■ DOCUMENT TEXT ■
2006-10-29 Thread Martin v. Löwis
Travis E. Oliphant schrieb:
> I'm proposing to add this object to Python so that the buffer protcol 
> has a fast and efficient way to share #3.   That's really all I'm after.

I admit that I don't understand this objective. Why is it desirable to
support such an extended buffer protocol? What specific application
would be made possible if it was available and implemented in the
relevant modules and data types? What are the relevant modules and data
types that should implement it?

> It also bothers me that so many ways to describe binary data are being 
> used out there.  This is a problem that deserves being solved.  And, no, 
> ctypes hasn't solved it (we can't directly use the ctypes solution). 
> Perhaps this PEP doesn't hit all the corners, but a data-format object 
> *is* a useful thing to consider.

IMO, it is only useful if it realistically can support all the use cases
that it intends to support. If this PEP is about defining the elements
of arrays, I doubt it can realistically support everything you can
express in ctypes. There is no support for pointers (except for
PyObject*), no support for incomplete (recursive) types, no support
for function pointers, etc.

Vice versa: why exactly can't you use the data type system of ctypes?
If I want to say "int[10]", I do

py> ctypes.c_long * 10


To rewrite the examples from the PEP:

datatype(float) => ctypes.c_double
datatype(int)   => ctypes.c_long
datatype((int, 5)) => ctypes.c_long * 5
datatype((float, (3,2)) => (ctypes.c_double * 3) * 2

struct {
  int  simple;
  struct nested {
   char name[30];
   char addr[45];
   int  amount;
  }
=>
py> from ctypes import *
py> class nested(Structure):
...  _fields_ = [("name", c_char*30), ("addr", c_char*45), ("amount",
c_long)]
...

■ INFORMATION SHOWN ■

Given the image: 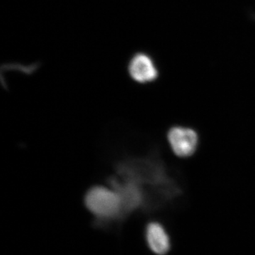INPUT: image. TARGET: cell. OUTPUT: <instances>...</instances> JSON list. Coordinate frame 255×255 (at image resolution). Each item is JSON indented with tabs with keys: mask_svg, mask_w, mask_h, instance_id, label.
Segmentation results:
<instances>
[{
	"mask_svg": "<svg viewBox=\"0 0 255 255\" xmlns=\"http://www.w3.org/2000/svg\"><path fill=\"white\" fill-rule=\"evenodd\" d=\"M128 71L132 80L140 84L154 82L159 76L158 70L153 60L144 53H135L130 58Z\"/></svg>",
	"mask_w": 255,
	"mask_h": 255,
	"instance_id": "277c9868",
	"label": "cell"
},
{
	"mask_svg": "<svg viewBox=\"0 0 255 255\" xmlns=\"http://www.w3.org/2000/svg\"><path fill=\"white\" fill-rule=\"evenodd\" d=\"M167 140L174 155L187 158L197 150L199 136L197 131L189 127L175 126L167 132Z\"/></svg>",
	"mask_w": 255,
	"mask_h": 255,
	"instance_id": "3957f363",
	"label": "cell"
},
{
	"mask_svg": "<svg viewBox=\"0 0 255 255\" xmlns=\"http://www.w3.org/2000/svg\"><path fill=\"white\" fill-rule=\"evenodd\" d=\"M146 245L154 255H166L172 243L168 232L162 223L152 221L147 223L144 231Z\"/></svg>",
	"mask_w": 255,
	"mask_h": 255,
	"instance_id": "5b68a950",
	"label": "cell"
},
{
	"mask_svg": "<svg viewBox=\"0 0 255 255\" xmlns=\"http://www.w3.org/2000/svg\"><path fill=\"white\" fill-rule=\"evenodd\" d=\"M86 209L93 216L94 226L108 228L123 223L127 217L118 193L112 187L97 185L90 188L84 199Z\"/></svg>",
	"mask_w": 255,
	"mask_h": 255,
	"instance_id": "7a4b0ae2",
	"label": "cell"
},
{
	"mask_svg": "<svg viewBox=\"0 0 255 255\" xmlns=\"http://www.w3.org/2000/svg\"><path fill=\"white\" fill-rule=\"evenodd\" d=\"M116 174L137 183L147 193L150 211L158 209L182 195V187L169 174L158 154L142 157H129L116 166Z\"/></svg>",
	"mask_w": 255,
	"mask_h": 255,
	"instance_id": "6da1fadb",
	"label": "cell"
}]
</instances>
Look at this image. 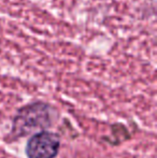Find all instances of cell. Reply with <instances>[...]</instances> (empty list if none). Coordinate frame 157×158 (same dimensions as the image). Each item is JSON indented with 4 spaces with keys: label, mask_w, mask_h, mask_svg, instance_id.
I'll list each match as a JSON object with an SVG mask.
<instances>
[{
    "label": "cell",
    "mask_w": 157,
    "mask_h": 158,
    "mask_svg": "<svg viewBox=\"0 0 157 158\" xmlns=\"http://www.w3.org/2000/svg\"><path fill=\"white\" fill-rule=\"evenodd\" d=\"M60 148L59 137L51 131H40L34 135L26 144L28 158H55Z\"/></svg>",
    "instance_id": "2"
},
{
    "label": "cell",
    "mask_w": 157,
    "mask_h": 158,
    "mask_svg": "<svg viewBox=\"0 0 157 158\" xmlns=\"http://www.w3.org/2000/svg\"><path fill=\"white\" fill-rule=\"evenodd\" d=\"M52 123V108L44 102H34L23 106L13 119L12 135L23 137L35 129L44 128Z\"/></svg>",
    "instance_id": "1"
}]
</instances>
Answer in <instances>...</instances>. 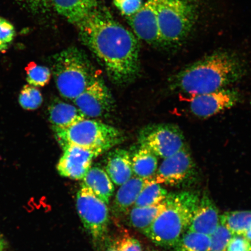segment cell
Listing matches in <instances>:
<instances>
[{"mask_svg": "<svg viewBox=\"0 0 251 251\" xmlns=\"http://www.w3.org/2000/svg\"><path fill=\"white\" fill-rule=\"evenodd\" d=\"M196 174L195 163L185 146L175 154L164 159L153 179L160 184L178 186L192 180Z\"/></svg>", "mask_w": 251, "mask_h": 251, "instance_id": "obj_9", "label": "cell"}, {"mask_svg": "<svg viewBox=\"0 0 251 251\" xmlns=\"http://www.w3.org/2000/svg\"><path fill=\"white\" fill-rule=\"evenodd\" d=\"M49 121L53 131L66 129L86 119L76 106L55 100L49 108Z\"/></svg>", "mask_w": 251, "mask_h": 251, "instance_id": "obj_17", "label": "cell"}, {"mask_svg": "<svg viewBox=\"0 0 251 251\" xmlns=\"http://www.w3.org/2000/svg\"><path fill=\"white\" fill-rule=\"evenodd\" d=\"M76 208L84 228L93 239L102 240L109 225L106 204L100 200L90 188L82 184L77 194Z\"/></svg>", "mask_w": 251, "mask_h": 251, "instance_id": "obj_8", "label": "cell"}, {"mask_svg": "<svg viewBox=\"0 0 251 251\" xmlns=\"http://www.w3.org/2000/svg\"><path fill=\"white\" fill-rule=\"evenodd\" d=\"M226 251H251V243L243 235H233Z\"/></svg>", "mask_w": 251, "mask_h": 251, "instance_id": "obj_30", "label": "cell"}, {"mask_svg": "<svg viewBox=\"0 0 251 251\" xmlns=\"http://www.w3.org/2000/svg\"><path fill=\"white\" fill-rule=\"evenodd\" d=\"M73 101L86 117L91 118L102 117L108 114L114 104L111 93L99 77Z\"/></svg>", "mask_w": 251, "mask_h": 251, "instance_id": "obj_10", "label": "cell"}, {"mask_svg": "<svg viewBox=\"0 0 251 251\" xmlns=\"http://www.w3.org/2000/svg\"><path fill=\"white\" fill-rule=\"evenodd\" d=\"M200 200L191 191L168 194L165 208L143 233L157 246L174 247L188 230Z\"/></svg>", "mask_w": 251, "mask_h": 251, "instance_id": "obj_3", "label": "cell"}, {"mask_svg": "<svg viewBox=\"0 0 251 251\" xmlns=\"http://www.w3.org/2000/svg\"><path fill=\"white\" fill-rule=\"evenodd\" d=\"M118 251H143L139 241L133 237H125L118 242Z\"/></svg>", "mask_w": 251, "mask_h": 251, "instance_id": "obj_31", "label": "cell"}, {"mask_svg": "<svg viewBox=\"0 0 251 251\" xmlns=\"http://www.w3.org/2000/svg\"><path fill=\"white\" fill-rule=\"evenodd\" d=\"M166 206L165 200L164 201L155 205L133 206L128 214V221L131 226L143 233L151 226L157 216L165 208Z\"/></svg>", "mask_w": 251, "mask_h": 251, "instance_id": "obj_20", "label": "cell"}, {"mask_svg": "<svg viewBox=\"0 0 251 251\" xmlns=\"http://www.w3.org/2000/svg\"><path fill=\"white\" fill-rule=\"evenodd\" d=\"M43 98L37 87L26 84L21 90L19 103L22 108L27 111H34L42 105Z\"/></svg>", "mask_w": 251, "mask_h": 251, "instance_id": "obj_26", "label": "cell"}, {"mask_svg": "<svg viewBox=\"0 0 251 251\" xmlns=\"http://www.w3.org/2000/svg\"><path fill=\"white\" fill-rule=\"evenodd\" d=\"M28 84L36 87L45 86L51 79V71L45 66H41L33 62L29 63L25 68Z\"/></svg>", "mask_w": 251, "mask_h": 251, "instance_id": "obj_25", "label": "cell"}, {"mask_svg": "<svg viewBox=\"0 0 251 251\" xmlns=\"http://www.w3.org/2000/svg\"><path fill=\"white\" fill-rule=\"evenodd\" d=\"M131 165L136 176L151 178L158 168V159L150 151L140 147L131 158Z\"/></svg>", "mask_w": 251, "mask_h": 251, "instance_id": "obj_21", "label": "cell"}, {"mask_svg": "<svg viewBox=\"0 0 251 251\" xmlns=\"http://www.w3.org/2000/svg\"><path fill=\"white\" fill-rule=\"evenodd\" d=\"M137 37L152 45H162L155 0H149L136 13L128 17Z\"/></svg>", "mask_w": 251, "mask_h": 251, "instance_id": "obj_13", "label": "cell"}, {"mask_svg": "<svg viewBox=\"0 0 251 251\" xmlns=\"http://www.w3.org/2000/svg\"><path fill=\"white\" fill-rule=\"evenodd\" d=\"M191 98V112L197 117L208 118L233 107L239 102L240 96L236 90L225 88L214 92L197 94Z\"/></svg>", "mask_w": 251, "mask_h": 251, "instance_id": "obj_11", "label": "cell"}, {"mask_svg": "<svg viewBox=\"0 0 251 251\" xmlns=\"http://www.w3.org/2000/svg\"><path fill=\"white\" fill-rule=\"evenodd\" d=\"M233 235L224 225L220 222L215 231L210 235L211 244H210L209 251H226L228 245Z\"/></svg>", "mask_w": 251, "mask_h": 251, "instance_id": "obj_27", "label": "cell"}, {"mask_svg": "<svg viewBox=\"0 0 251 251\" xmlns=\"http://www.w3.org/2000/svg\"><path fill=\"white\" fill-rule=\"evenodd\" d=\"M248 65L238 53L219 50L187 66L171 80V89L190 94L225 89L246 76Z\"/></svg>", "mask_w": 251, "mask_h": 251, "instance_id": "obj_2", "label": "cell"}, {"mask_svg": "<svg viewBox=\"0 0 251 251\" xmlns=\"http://www.w3.org/2000/svg\"><path fill=\"white\" fill-rule=\"evenodd\" d=\"M20 1L28 5H34L38 4L41 0H20Z\"/></svg>", "mask_w": 251, "mask_h": 251, "instance_id": "obj_32", "label": "cell"}, {"mask_svg": "<svg viewBox=\"0 0 251 251\" xmlns=\"http://www.w3.org/2000/svg\"><path fill=\"white\" fill-rule=\"evenodd\" d=\"M0 244H4V242L2 241V237L0 235Z\"/></svg>", "mask_w": 251, "mask_h": 251, "instance_id": "obj_36", "label": "cell"}, {"mask_svg": "<svg viewBox=\"0 0 251 251\" xmlns=\"http://www.w3.org/2000/svg\"><path fill=\"white\" fill-rule=\"evenodd\" d=\"M139 143L140 147L164 159L175 154L185 147L183 132L177 126L172 124L147 126L140 131Z\"/></svg>", "mask_w": 251, "mask_h": 251, "instance_id": "obj_7", "label": "cell"}, {"mask_svg": "<svg viewBox=\"0 0 251 251\" xmlns=\"http://www.w3.org/2000/svg\"><path fill=\"white\" fill-rule=\"evenodd\" d=\"M15 28L9 22L0 18V52L5 51L13 41Z\"/></svg>", "mask_w": 251, "mask_h": 251, "instance_id": "obj_28", "label": "cell"}, {"mask_svg": "<svg viewBox=\"0 0 251 251\" xmlns=\"http://www.w3.org/2000/svg\"><path fill=\"white\" fill-rule=\"evenodd\" d=\"M64 152L56 165L62 177L74 180H83L92 168L94 159L103 153L101 151L70 146L62 148Z\"/></svg>", "mask_w": 251, "mask_h": 251, "instance_id": "obj_12", "label": "cell"}, {"mask_svg": "<svg viewBox=\"0 0 251 251\" xmlns=\"http://www.w3.org/2000/svg\"><path fill=\"white\" fill-rule=\"evenodd\" d=\"M219 223L217 207L208 196H203L200 199L188 230L210 236L218 227Z\"/></svg>", "mask_w": 251, "mask_h": 251, "instance_id": "obj_14", "label": "cell"}, {"mask_svg": "<svg viewBox=\"0 0 251 251\" xmlns=\"http://www.w3.org/2000/svg\"><path fill=\"white\" fill-rule=\"evenodd\" d=\"M107 251H118L116 249H114V248H111V249H109L107 250Z\"/></svg>", "mask_w": 251, "mask_h": 251, "instance_id": "obj_35", "label": "cell"}, {"mask_svg": "<svg viewBox=\"0 0 251 251\" xmlns=\"http://www.w3.org/2000/svg\"><path fill=\"white\" fill-rule=\"evenodd\" d=\"M220 222L234 235H244L251 227V211L226 212Z\"/></svg>", "mask_w": 251, "mask_h": 251, "instance_id": "obj_22", "label": "cell"}, {"mask_svg": "<svg viewBox=\"0 0 251 251\" xmlns=\"http://www.w3.org/2000/svg\"><path fill=\"white\" fill-rule=\"evenodd\" d=\"M162 45L177 47L190 35L198 20L195 0H155Z\"/></svg>", "mask_w": 251, "mask_h": 251, "instance_id": "obj_5", "label": "cell"}, {"mask_svg": "<svg viewBox=\"0 0 251 251\" xmlns=\"http://www.w3.org/2000/svg\"><path fill=\"white\" fill-rule=\"evenodd\" d=\"M167 190L151 178L138 197L133 206L145 207L156 205L166 199Z\"/></svg>", "mask_w": 251, "mask_h": 251, "instance_id": "obj_23", "label": "cell"}, {"mask_svg": "<svg viewBox=\"0 0 251 251\" xmlns=\"http://www.w3.org/2000/svg\"><path fill=\"white\" fill-rule=\"evenodd\" d=\"M243 236L251 243V227L247 231V233L245 234Z\"/></svg>", "mask_w": 251, "mask_h": 251, "instance_id": "obj_33", "label": "cell"}, {"mask_svg": "<svg viewBox=\"0 0 251 251\" xmlns=\"http://www.w3.org/2000/svg\"><path fill=\"white\" fill-rule=\"evenodd\" d=\"M209 235L188 230L176 244L175 251H209Z\"/></svg>", "mask_w": 251, "mask_h": 251, "instance_id": "obj_24", "label": "cell"}, {"mask_svg": "<svg viewBox=\"0 0 251 251\" xmlns=\"http://www.w3.org/2000/svg\"><path fill=\"white\" fill-rule=\"evenodd\" d=\"M54 134L62 149L75 146L103 152L124 140L123 134L117 128L86 119L66 129L54 131Z\"/></svg>", "mask_w": 251, "mask_h": 251, "instance_id": "obj_6", "label": "cell"}, {"mask_svg": "<svg viewBox=\"0 0 251 251\" xmlns=\"http://www.w3.org/2000/svg\"><path fill=\"white\" fill-rule=\"evenodd\" d=\"M119 11L127 17H130L139 10L142 5V0H114Z\"/></svg>", "mask_w": 251, "mask_h": 251, "instance_id": "obj_29", "label": "cell"}, {"mask_svg": "<svg viewBox=\"0 0 251 251\" xmlns=\"http://www.w3.org/2000/svg\"><path fill=\"white\" fill-rule=\"evenodd\" d=\"M4 250V244H0V251H3Z\"/></svg>", "mask_w": 251, "mask_h": 251, "instance_id": "obj_34", "label": "cell"}, {"mask_svg": "<svg viewBox=\"0 0 251 251\" xmlns=\"http://www.w3.org/2000/svg\"><path fill=\"white\" fill-rule=\"evenodd\" d=\"M132 177L121 185L114 201V209L117 213H124L134 206L141 191L150 179Z\"/></svg>", "mask_w": 251, "mask_h": 251, "instance_id": "obj_18", "label": "cell"}, {"mask_svg": "<svg viewBox=\"0 0 251 251\" xmlns=\"http://www.w3.org/2000/svg\"><path fill=\"white\" fill-rule=\"evenodd\" d=\"M52 71L59 93L72 101L98 77L86 55L75 47L55 56Z\"/></svg>", "mask_w": 251, "mask_h": 251, "instance_id": "obj_4", "label": "cell"}, {"mask_svg": "<svg viewBox=\"0 0 251 251\" xmlns=\"http://www.w3.org/2000/svg\"><path fill=\"white\" fill-rule=\"evenodd\" d=\"M105 169L113 183L118 186L125 183L133 174L130 153L124 149L113 150L106 158Z\"/></svg>", "mask_w": 251, "mask_h": 251, "instance_id": "obj_15", "label": "cell"}, {"mask_svg": "<svg viewBox=\"0 0 251 251\" xmlns=\"http://www.w3.org/2000/svg\"><path fill=\"white\" fill-rule=\"evenodd\" d=\"M83 180L84 186L90 188L100 200L108 205L114 192V186L104 170L96 166L91 168Z\"/></svg>", "mask_w": 251, "mask_h": 251, "instance_id": "obj_19", "label": "cell"}, {"mask_svg": "<svg viewBox=\"0 0 251 251\" xmlns=\"http://www.w3.org/2000/svg\"><path fill=\"white\" fill-rule=\"evenodd\" d=\"M58 13L76 25L98 7L99 0H51Z\"/></svg>", "mask_w": 251, "mask_h": 251, "instance_id": "obj_16", "label": "cell"}, {"mask_svg": "<svg viewBox=\"0 0 251 251\" xmlns=\"http://www.w3.org/2000/svg\"><path fill=\"white\" fill-rule=\"evenodd\" d=\"M83 42L113 82H132L140 72L139 45L134 34L105 9L96 8L77 25Z\"/></svg>", "mask_w": 251, "mask_h": 251, "instance_id": "obj_1", "label": "cell"}]
</instances>
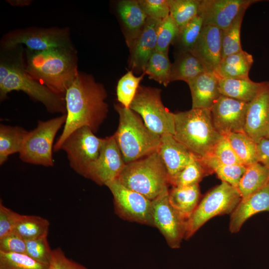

■ TASK LIST ■
(1) Do these statements agree with the mailing-list post above? Answer yes or no for each, and quote the words of the post that decide it.
(a) The writer says the PEP's proposal offers no support for function pointers.
(b) The writer maps datatype(float) to ctypes.c_long.
(c) Oliphant says ctypes has solved the problem of describing binary data.
(2) Can you turn the paragraph of the mailing-list post above that begins "IMO, it is only useful" into a short bulleted list that keeps its main points?
(3) Answer these from the mailing-list post above:
(a) What ctypes expression does the writer give for "int[10]"?
(b) How many characters long is the name field in the nested struct?
(c) Which pointer type is the one exception to the missing pointer support?

■ ANSWERS ■
(1)
(a) Yes: "no support for function pointers"
(b) No: "datatype(float) => ctypes.c_double"
(c) No: "ctypes hasn't solved it"

(2)
- The proposed object is useful only if it can realistically support all the use cases it intends to support.
- If the PEP is about defining the elements of arrays, the writer doubts it can support everything ctypes can express.
- It lacks support for pointers (except PyObject*), incomplete (recursive) types and function pointers.

(3)
(a) ctypes.c_long * 10
(b) 30
(c) PyObject*